The common swift (Apus apus) is a member of the Apodidae family, with 92 species that are distributed throughout the world, though most are tropical. They spend nine month in Africa, arriving for the breeding season to the south of Europe in April. Common swifts reach more northern latitudes in the first and second week of May. There are other three species that breed in Europe, although in the southern Mediterranean area; pallid swift (Apus pallidus), alpine swift (Tachymarptis melba) and white-rumped swift (Apus caffer).

Common swifts are long-lived birds that spend almost their entire life on the air, gathering their food and material for nesting in flight. They drink by skimming over the surface of still water. They do not show evident sexually dimorphic characters, they mate both in flight and on the nest, and may even pass the nights without roosting. Swifts are altricial birds, which do not exhibit post-fledging care and breed once per season.

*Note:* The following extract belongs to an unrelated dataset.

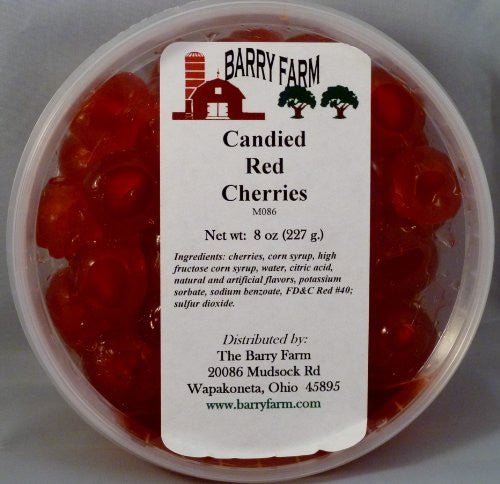 Candied Red Cherries, Whole 8 oz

They have long wings, with a body shape adapted to rapid and efficient flight. Swifts with a wing span of 40 cm need the ability to brake suddenly and fold their wings before entering nest holes of less than 8 cm. Swifts never foot on the ground except by accident, this aerial life limit their choice of nesting sites to places above the ground with a clear drop to allow a fast take off. Even though their long wings and short legs, they can take off from flat surfaces. They have characteristic sticky saliva used for building nest. They salivary glands are greatly enlarged in the breeding season. Swift saliva have an essential function in shaping and lubricating the food balls that they give to the young, also transferring beneficial flora to the chicks and establishing their immune competence in the first days.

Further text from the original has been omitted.